## WHAT THE TASK ASKS
Reproduce the thesis defense announcement word for word from "We then generalize" up to and including "3/2 ≤ A(π/2) ≤4.".
** Begin PROVIDED PASSAGE **
MSc Thesis Defense Announcement of Patrick Devaney:" Approximating Average Bounded-Angle Minimum Spanning Trees"

 

Date: Tuesday April 25th, 2023

Time:  2:00pm – 3:30pm

Location: Essex Hall, Room 105

 

Reminders: 1. Two-part attendance mandatory (sign-in sheet, QR Code) 2. Arrive 5-10 minutes prior to event starting - LATECOMERS WILL NOT BE ADMITTED. Note that due to demand, if the room has reached capacity, even if you are "early" admission is not guaranteed. 3. Please be respectful of the presenter by NOT knocking on the door for admittance once the door has been closed whether the presentation has begun or not (If the room is at capacity, overflow is not permitted (ie. sitting on floors) as this is a violation of the Fire Safety code). 4. Be respectful of the decision of the advisor/host of the event if you are not given admittance. The School of Computer Science has numerous events occurring soon.

 

Motivated by the problem of orienting directional antennas in wireless communication networks, we study average bounded-angle minimum spanning trees. Let P be a set of points in the plane and let α be an angle. An α-spanning tree (α-ST) of P is a spanning tree of the complete Euclidean graph induced by P with the restriction that all edges incident to each point p in P lie in a wedge of angle α with apex p. An α-minimum spanning tree (α-MST) of P is an α-ST with minimum total edge length.

An average-α-spanning tree (denoted by avg-α-ST) is a spanning tree with the relaxed condition that incident edges to all points lie in wedges with average angle α. An average-α-minimum spanning tree (avg-α-MST) is an α-ST with minimum total edge length. We first focus on α = 2π/3. Let A(α) be the smallest ratio of the length of the avg-α-MST to the length of the standard MST, over all sets of points in the plane. Biniaz, Bose, Lubiw, and Maheshwari (Algorithmica 2022) showed that 4/3 ≤ A(2π/3) ≤ 3/2. We improve the upper bound and show that A(2π/3) ≤ 13/9.

We then generalize the lower bound argument of Biniaz et al. (Algorithmica 2022) for A(2π/3) to a formula giving a lower bound on A(α) for any α ≤π. We further show how to modify the algorithm of Biniaz et al. (Algorithmica 2022) for the avg-2π/3-MST to compute the avg-π-MST, and show that A(π) = 1. Finally, we present an algorithm to compute the avg-π/2-MST, and show that 3/2 ≤ A(π/2) ≤4.

 

Keywords: minimum spanning tree (MST), bounded angle MST, approximation algorithm, wireless communication networks, antennas, Euclidean graph

Internal Reader: Dr. Asish Mukhopadhyay    

External Reader: Dr. Adrian Zahariuc

Advisor: Dr. Ahmad Biniaz, Dr. Prosenjit Bose

Chair: Dr. Jessica Chen
** End PROVIDED PASSAGE **
** Begin PROVIDED INFORMATION **
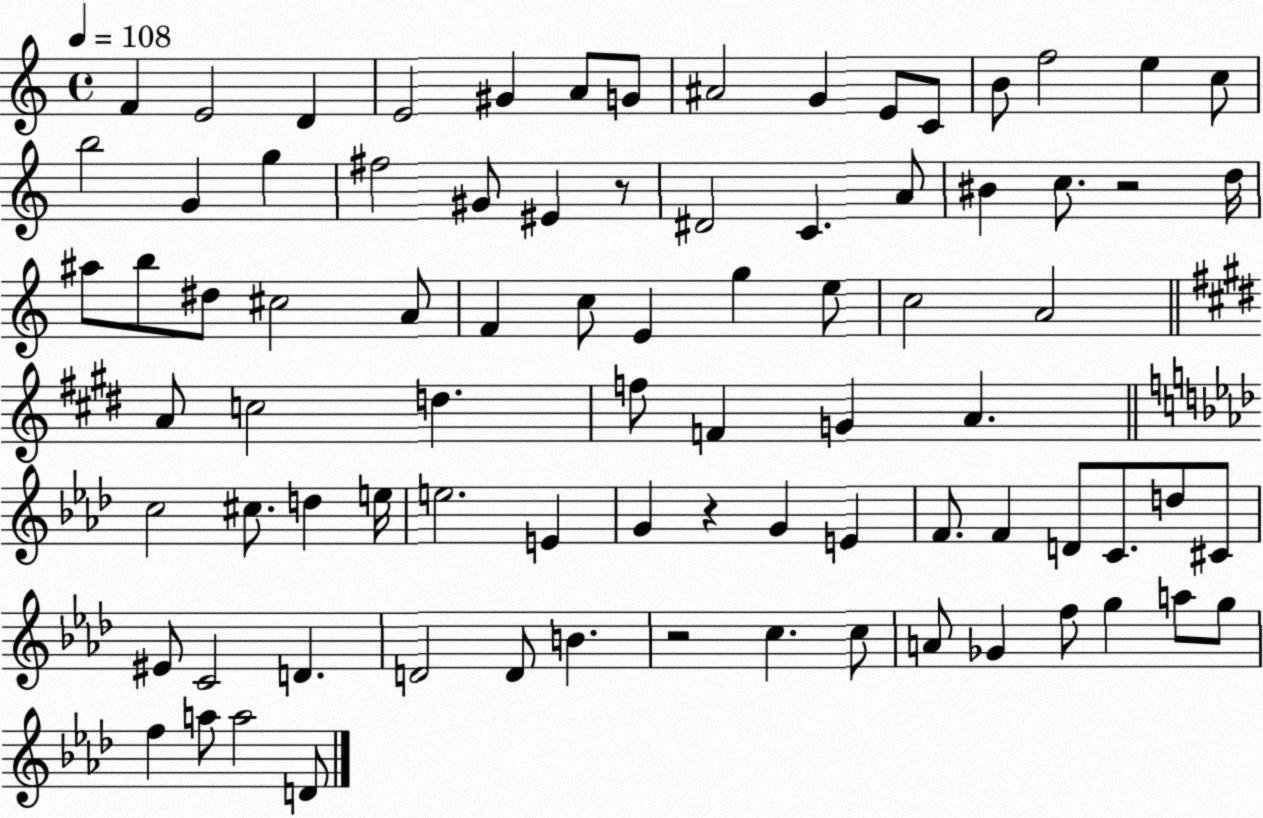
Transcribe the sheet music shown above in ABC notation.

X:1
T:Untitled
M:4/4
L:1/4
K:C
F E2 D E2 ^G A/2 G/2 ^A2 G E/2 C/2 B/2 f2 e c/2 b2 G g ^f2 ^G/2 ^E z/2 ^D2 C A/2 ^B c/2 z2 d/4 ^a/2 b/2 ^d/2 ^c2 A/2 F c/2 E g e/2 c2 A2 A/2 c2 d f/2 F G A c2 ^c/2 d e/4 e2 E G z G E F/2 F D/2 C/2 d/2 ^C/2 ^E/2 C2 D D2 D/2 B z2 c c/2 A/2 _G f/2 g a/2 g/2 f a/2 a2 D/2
** End PROVIDED INFORMATION **
** Begin PROVIDED INFORMATION **
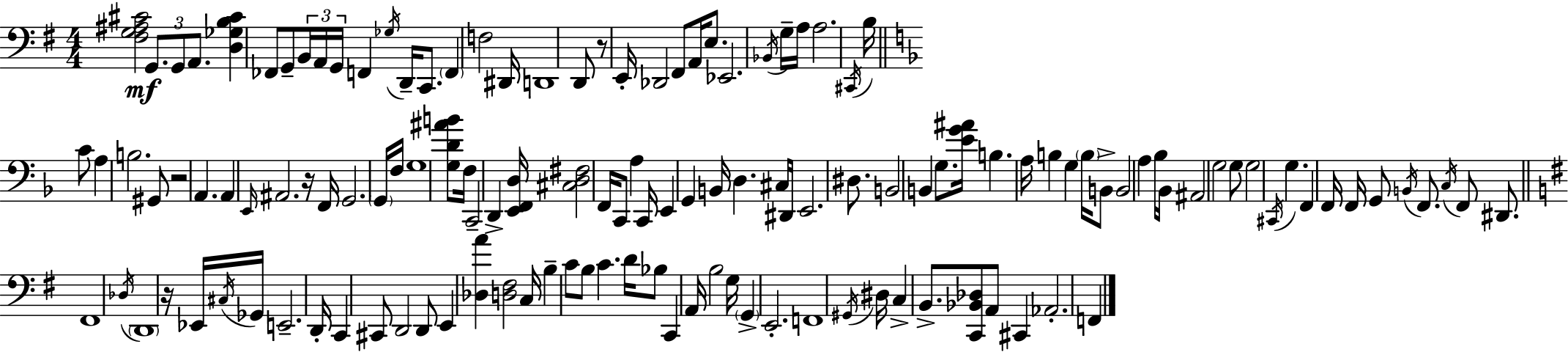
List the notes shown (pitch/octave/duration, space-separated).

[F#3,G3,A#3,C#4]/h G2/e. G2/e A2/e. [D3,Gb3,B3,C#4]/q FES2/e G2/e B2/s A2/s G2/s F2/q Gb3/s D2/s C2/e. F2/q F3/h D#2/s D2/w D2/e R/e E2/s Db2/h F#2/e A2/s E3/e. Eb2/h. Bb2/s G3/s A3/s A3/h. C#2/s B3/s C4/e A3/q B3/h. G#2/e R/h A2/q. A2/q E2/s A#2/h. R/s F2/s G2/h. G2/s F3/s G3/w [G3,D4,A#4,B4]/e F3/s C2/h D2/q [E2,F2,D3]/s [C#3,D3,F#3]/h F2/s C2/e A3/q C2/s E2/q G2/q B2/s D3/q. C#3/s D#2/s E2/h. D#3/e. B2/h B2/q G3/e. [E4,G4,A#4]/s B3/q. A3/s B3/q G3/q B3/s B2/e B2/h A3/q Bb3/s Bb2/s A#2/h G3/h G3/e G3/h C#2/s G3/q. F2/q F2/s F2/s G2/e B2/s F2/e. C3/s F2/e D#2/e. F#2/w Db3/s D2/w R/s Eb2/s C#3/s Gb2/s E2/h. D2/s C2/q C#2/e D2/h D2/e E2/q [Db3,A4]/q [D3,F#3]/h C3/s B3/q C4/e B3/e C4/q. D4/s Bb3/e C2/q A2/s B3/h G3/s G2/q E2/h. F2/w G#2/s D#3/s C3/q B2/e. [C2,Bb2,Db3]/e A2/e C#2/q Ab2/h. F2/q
** End PROVIDED INFORMATION **
** Begin PROVIDED INFORMATION **
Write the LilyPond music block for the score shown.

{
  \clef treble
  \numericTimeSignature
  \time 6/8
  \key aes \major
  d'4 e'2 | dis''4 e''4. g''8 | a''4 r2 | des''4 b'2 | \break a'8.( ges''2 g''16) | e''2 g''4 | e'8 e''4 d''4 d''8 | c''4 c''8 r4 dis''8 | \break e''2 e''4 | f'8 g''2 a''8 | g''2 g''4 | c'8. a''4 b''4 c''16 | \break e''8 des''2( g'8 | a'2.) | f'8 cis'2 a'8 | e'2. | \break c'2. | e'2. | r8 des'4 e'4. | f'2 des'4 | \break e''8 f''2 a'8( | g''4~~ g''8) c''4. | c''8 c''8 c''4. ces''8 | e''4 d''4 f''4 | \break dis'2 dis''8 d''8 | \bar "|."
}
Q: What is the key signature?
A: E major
** End PROVIDED INFORMATION **
## TASK RESPONSE
We then generalize the lower bound argument of Biniaz et al. (Algorithmica 2022) for A(2π/3) to a formula giving a lower bound on A(α) for any α ≤π. We further show how to modify the algorithm of Biniaz et al. (Algorithmica 2022) for the avg-2π/3-MST to compute the avg-π-MST, and show that A(π) = 1. Finally, we present an algorithm to compute the avg-π/2-MST, and show that 3/2 ≤ A(π/2) ≤4.